Esta forma de pensar, de certo modo polémica e criticada por muitos, veio colocar ou recolocar uma série de questões acerca das concepções filosóficas do homem perante o meio ambiente e sobre si mesmo. “Mas é num plano quase «ontológico» que as interrogações se tornam mais prementes: é que a astuciosa construção jurídica dissimula uma tomada de posição filosófica discutível, a favor de um regresso a concepções antigas da natureza. Estes pensadores que se pretendem, em sentido próprio, «pós-modernos», filósofos ou juristas do «após-humanismo», não comungam estranhamente de uma visão pré-moderna do mundo, onde os seres da natureza reencontram o seu estatuto de pessoas jurídicas?
(…)
O debate sobre o direito das árvores, das ilhas ou dos rochedos,
[dos carsos e das grutas] para além das suas bizarrias, que dificilmente se imagina que escapem a Stone e aos seus amigos, não tem outro motivo: trata-se de saber se o homem é o único sujeito de direito, ou se, pelo contrário, aquilo a que hoje se chama «biosfera» ou a «ecosfera» [ou, porque não, a «geosfera»], e que outrora se designava por «cosmos» também assim pode ser considerado.
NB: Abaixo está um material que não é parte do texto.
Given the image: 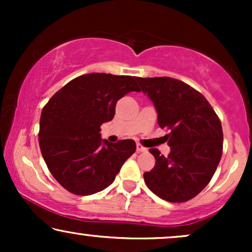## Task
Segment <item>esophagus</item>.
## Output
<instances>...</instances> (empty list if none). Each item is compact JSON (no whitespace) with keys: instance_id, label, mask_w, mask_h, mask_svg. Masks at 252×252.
Here are the masks:
<instances>
[{"instance_id":"esophagus-1","label":"esophagus","mask_w":252,"mask_h":252,"mask_svg":"<svg viewBox=\"0 0 252 252\" xmlns=\"http://www.w3.org/2000/svg\"><path fill=\"white\" fill-rule=\"evenodd\" d=\"M136 150H137L138 153H142V152H147V150H148V149H147L146 147H143L142 144L137 143V144H136Z\"/></svg>"}]
</instances>
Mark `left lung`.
<instances>
[{
    "instance_id": "obj_1",
    "label": "left lung",
    "mask_w": 252,
    "mask_h": 252,
    "mask_svg": "<svg viewBox=\"0 0 252 252\" xmlns=\"http://www.w3.org/2000/svg\"><path fill=\"white\" fill-rule=\"evenodd\" d=\"M154 103L160 128L167 134L170 153L152 148L155 166L143 174L154 194L170 202H185L201 192L215 174L222 153L218 116L199 91L170 77L136 78Z\"/></svg>"
}]
</instances>
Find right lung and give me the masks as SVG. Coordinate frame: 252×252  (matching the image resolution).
Here are the masks:
<instances>
[{"mask_svg": "<svg viewBox=\"0 0 252 252\" xmlns=\"http://www.w3.org/2000/svg\"><path fill=\"white\" fill-rule=\"evenodd\" d=\"M140 91L136 77L89 73L74 78L43 106L39 144L51 174L68 192L91 195L110 186L134 140L111 143L100 137V126L115 116L116 103Z\"/></svg>", "mask_w": 252, "mask_h": 252, "instance_id": "1", "label": "right lung"}]
</instances>
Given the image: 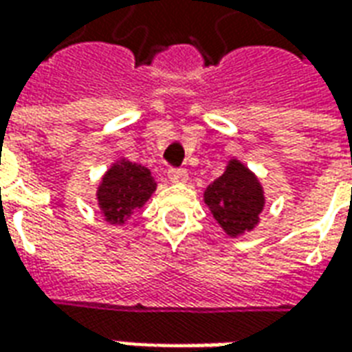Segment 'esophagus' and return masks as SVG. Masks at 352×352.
<instances>
[{"label":"esophagus","instance_id":"34e87169","mask_svg":"<svg viewBox=\"0 0 352 352\" xmlns=\"http://www.w3.org/2000/svg\"><path fill=\"white\" fill-rule=\"evenodd\" d=\"M168 177L171 183H186V181H188V173H186V169L183 168L169 169Z\"/></svg>","mask_w":352,"mask_h":352}]
</instances>
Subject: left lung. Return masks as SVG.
Listing matches in <instances>:
<instances>
[{"label":"left lung","instance_id":"obj_1","mask_svg":"<svg viewBox=\"0 0 352 352\" xmlns=\"http://www.w3.org/2000/svg\"><path fill=\"white\" fill-rule=\"evenodd\" d=\"M204 201L230 237L254 230L265 206L258 177L236 158L230 160L226 171L207 186Z\"/></svg>","mask_w":352,"mask_h":352}]
</instances>
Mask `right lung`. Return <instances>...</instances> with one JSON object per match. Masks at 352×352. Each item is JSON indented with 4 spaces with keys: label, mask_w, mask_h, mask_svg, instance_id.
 <instances>
[{
    "label": "right lung",
    "mask_w": 352,
    "mask_h": 352,
    "mask_svg": "<svg viewBox=\"0 0 352 352\" xmlns=\"http://www.w3.org/2000/svg\"><path fill=\"white\" fill-rule=\"evenodd\" d=\"M154 190V177L145 166L120 158L101 177L96 198L109 224H124L135 209L145 206Z\"/></svg>",
    "instance_id": "1"
}]
</instances>
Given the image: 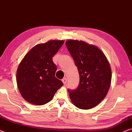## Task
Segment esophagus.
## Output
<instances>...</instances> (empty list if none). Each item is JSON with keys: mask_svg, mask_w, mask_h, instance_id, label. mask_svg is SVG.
Listing matches in <instances>:
<instances>
[{"mask_svg": "<svg viewBox=\"0 0 132 132\" xmlns=\"http://www.w3.org/2000/svg\"><path fill=\"white\" fill-rule=\"evenodd\" d=\"M62 82H63V83L64 84H66V82H67V79H66V78H64V79H62Z\"/></svg>", "mask_w": 132, "mask_h": 132, "instance_id": "1", "label": "esophagus"}]
</instances>
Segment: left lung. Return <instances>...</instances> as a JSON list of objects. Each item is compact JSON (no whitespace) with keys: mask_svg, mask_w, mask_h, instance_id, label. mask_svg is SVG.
<instances>
[{"mask_svg":"<svg viewBox=\"0 0 132 132\" xmlns=\"http://www.w3.org/2000/svg\"><path fill=\"white\" fill-rule=\"evenodd\" d=\"M65 44L80 76L78 87L68 90L71 101L80 109L93 108L104 99L110 87V64L104 53L95 45L73 39Z\"/></svg>","mask_w":132,"mask_h":132,"instance_id":"left-lung-1","label":"left lung"}]
</instances>
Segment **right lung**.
Masks as SVG:
<instances>
[{"label": "right lung", "instance_id": "add662e5", "mask_svg": "<svg viewBox=\"0 0 132 132\" xmlns=\"http://www.w3.org/2000/svg\"><path fill=\"white\" fill-rule=\"evenodd\" d=\"M63 43V40H51L38 44L22 59L17 70L16 81L26 101L37 105L45 104L63 85L55 77L57 68L52 61Z\"/></svg>", "mask_w": 132, "mask_h": 132}]
</instances>
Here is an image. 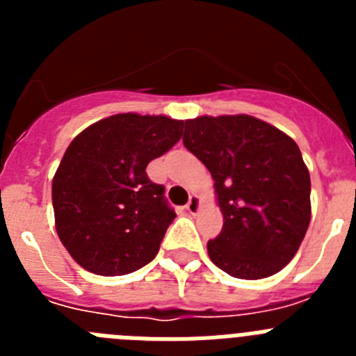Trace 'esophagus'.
Listing matches in <instances>:
<instances>
[{"instance_id": "1", "label": "esophagus", "mask_w": 356, "mask_h": 356, "mask_svg": "<svg viewBox=\"0 0 356 356\" xmlns=\"http://www.w3.org/2000/svg\"><path fill=\"white\" fill-rule=\"evenodd\" d=\"M200 207H201V201H200V197L196 196V194H193V196L188 197V203L187 205H185V209H187V212L188 213H197L200 212Z\"/></svg>"}]
</instances>
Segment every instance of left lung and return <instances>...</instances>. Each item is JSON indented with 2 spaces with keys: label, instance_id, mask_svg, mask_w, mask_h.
<instances>
[{
  "label": "left lung",
  "instance_id": "1",
  "mask_svg": "<svg viewBox=\"0 0 356 356\" xmlns=\"http://www.w3.org/2000/svg\"><path fill=\"white\" fill-rule=\"evenodd\" d=\"M184 146L213 178L222 229L209 257L234 278L282 271L310 225V175L298 144L253 115L185 121Z\"/></svg>",
  "mask_w": 356,
  "mask_h": 356
}]
</instances>
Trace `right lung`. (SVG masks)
Returning a JSON list of instances; mask_svg holds the SVG:
<instances>
[{"mask_svg":"<svg viewBox=\"0 0 356 356\" xmlns=\"http://www.w3.org/2000/svg\"><path fill=\"white\" fill-rule=\"evenodd\" d=\"M181 134L184 121L168 115L115 114L72 139L51 197L56 234L83 269L121 276L155 259L176 213L146 168Z\"/></svg>","mask_w":356,"mask_h":356,"instance_id":"right-lung-1","label":"right lung"}]
</instances>
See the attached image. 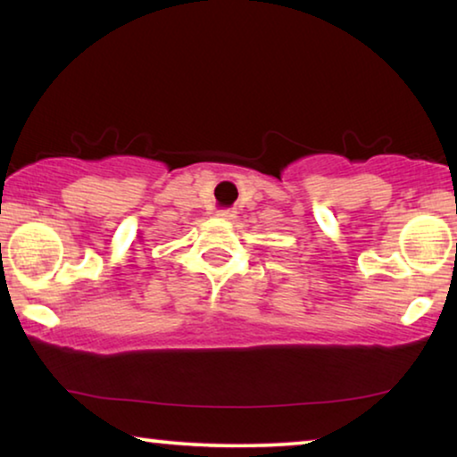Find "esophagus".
I'll list each match as a JSON object with an SVG mask.
<instances>
[{"mask_svg": "<svg viewBox=\"0 0 457 457\" xmlns=\"http://www.w3.org/2000/svg\"><path fill=\"white\" fill-rule=\"evenodd\" d=\"M218 216H220L222 220H235L237 212L235 210H220V212H218Z\"/></svg>", "mask_w": 457, "mask_h": 457, "instance_id": "esophagus-1", "label": "esophagus"}]
</instances>
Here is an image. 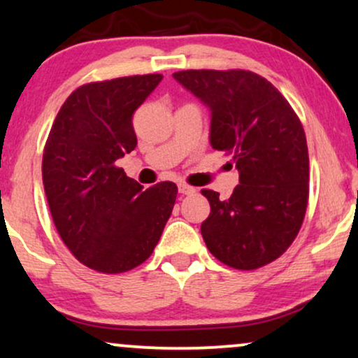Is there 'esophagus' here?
I'll return each instance as SVG.
<instances>
[{"instance_id": "esophagus-1", "label": "esophagus", "mask_w": 358, "mask_h": 358, "mask_svg": "<svg viewBox=\"0 0 358 358\" xmlns=\"http://www.w3.org/2000/svg\"><path fill=\"white\" fill-rule=\"evenodd\" d=\"M178 192L183 194H193V193H196V188L189 187V185H187V183H178Z\"/></svg>"}]
</instances>
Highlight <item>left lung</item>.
Masks as SVG:
<instances>
[{"mask_svg":"<svg viewBox=\"0 0 358 358\" xmlns=\"http://www.w3.org/2000/svg\"><path fill=\"white\" fill-rule=\"evenodd\" d=\"M173 78L211 108V147L239 171L228 200L201 189L211 206L201 223L208 250L229 268H262L286 252L306 216L309 152L299 117L256 72L188 69Z\"/></svg>","mask_w":358,"mask_h":358,"instance_id":"left-lung-1","label":"left lung"}]
</instances>
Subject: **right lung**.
<instances>
[{
    "instance_id": "obj_1",
    "label": "right lung",
    "mask_w": 358,
    "mask_h": 358,
    "mask_svg": "<svg viewBox=\"0 0 358 358\" xmlns=\"http://www.w3.org/2000/svg\"><path fill=\"white\" fill-rule=\"evenodd\" d=\"M164 79L129 76L80 85L66 99L43 153V183L59 236L76 259L103 274L145 262L178 188L143 192L115 162L137 147L132 115Z\"/></svg>"
}]
</instances>
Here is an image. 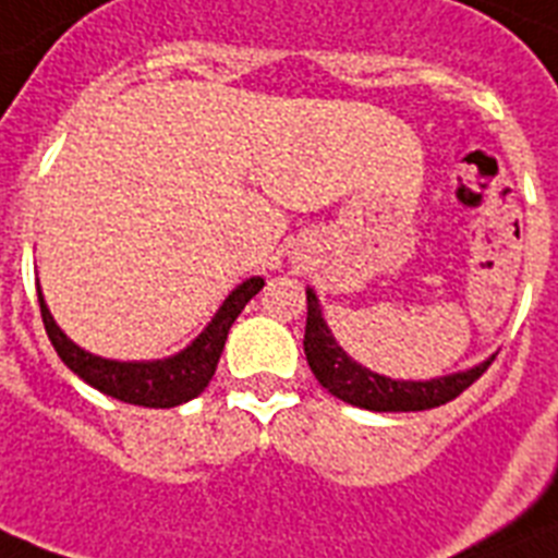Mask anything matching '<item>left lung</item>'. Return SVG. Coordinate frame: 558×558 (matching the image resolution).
<instances>
[{
	"label": "left lung",
	"instance_id": "1",
	"mask_svg": "<svg viewBox=\"0 0 558 558\" xmlns=\"http://www.w3.org/2000/svg\"><path fill=\"white\" fill-rule=\"evenodd\" d=\"M303 351H306L308 368L317 377L329 395L337 400L357 405L368 411H425L446 405L457 400L465 388L474 386L482 374L488 372V363L471 368V372L451 374L428 383H409V380H388L380 374L368 372L360 363L345 354L331 331L323 323L320 306H317L315 292H306V335H303Z\"/></svg>",
	"mask_w": 558,
	"mask_h": 558
}]
</instances>
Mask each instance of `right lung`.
<instances>
[{
    "instance_id": "add662e5",
    "label": "right lung",
    "mask_w": 558,
    "mask_h": 558,
    "mask_svg": "<svg viewBox=\"0 0 558 558\" xmlns=\"http://www.w3.org/2000/svg\"><path fill=\"white\" fill-rule=\"evenodd\" d=\"M264 289V280L250 278L246 283L229 294L221 312L213 317L207 331L181 354L170 360H158V363H116V360H101L90 351L78 349L76 343H70L56 320L50 317L48 306L39 294L41 323L48 331L50 343L59 351V357L64 360V366L70 372H76L84 383H90L101 395L116 397L130 405H144V409H172L181 402L198 397L204 388L213 380L218 360H221L223 343L232 329L235 317L241 315L243 306Z\"/></svg>"
}]
</instances>
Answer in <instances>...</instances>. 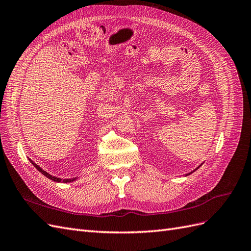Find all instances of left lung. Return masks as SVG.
<instances>
[{
    "label": "left lung",
    "instance_id": "obj_1",
    "mask_svg": "<svg viewBox=\"0 0 251 251\" xmlns=\"http://www.w3.org/2000/svg\"><path fill=\"white\" fill-rule=\"evenodd\" d=\"M195 171H196V170H195Z\"/></svg>",
    "mask_w": 251,
    "mask_h": 251
}]
</instances>
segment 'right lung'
Instances as JSON below:
<instances>
[{
  "mask_svg": "<svg viewBox=\"0 0 251 251\" xmlns=\"http://www.w3.org/2000/svg\"><path fill=\"white\" fill-rule=\"evenodd\" d=\"M31 162H32V164L35 166L37 171H40L43 175H45V176H46L47 178H49V179H51V180H53V181H56V182H64V183H66V182H71V181H74V180H75V178H73V179H64V180H62V179H59V178L53 177V176H51V175H49L47 172H45L44 170H42V169L40 168V166L37 165V164H35L33 161H31Z\"/></svg>",
  "mask_w": 251,
  "mask_h": 251,
  "instance_id": "add662e5",
  "label": "right lung"
}]
</instances>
O homem não seria neste caso, sob qualquer ponto de vista - ético, jurídico ou ontológico -, senão um elemento entre outros, a bem dizer o menos simpático, por ser menos simbiótico neste universo harmonioso e ordenado onde ele não pára, pelos seus excessos, pelo seu «ubris»*, de introduzir a mais incómoda desordem. Não se imporá o recurso a um novo «contrato natural» que ponha esse orgulho no seu lugar e restabeleça a harmonia perdida? Não é, assim, de uma visão humanística para uma visão cósmica do direito, que esta pré-modernidade nos convidaria a passar?
Segundo uma terminologia já clássica nas universidades americanas, deve-se opor uma “ecologia profunda” (deep ecology), “ecocêntrica”, “biocêntrica” ou “geocêntrica”, a uma “ecologia superficial” (shallow ecology), ou “ambientalista”, fundada no velho antropocentrismo. Nesse contexto, talvez devêssemos avassar para um posicionamento mais “espeleocêntrico” ao invés de posturas assentes no espeleosuperficialismo…

Península de Lisboa © Pedro Cuiça (2006)

[* “Ubris” é um substantivo grego que significa “desmesura”.]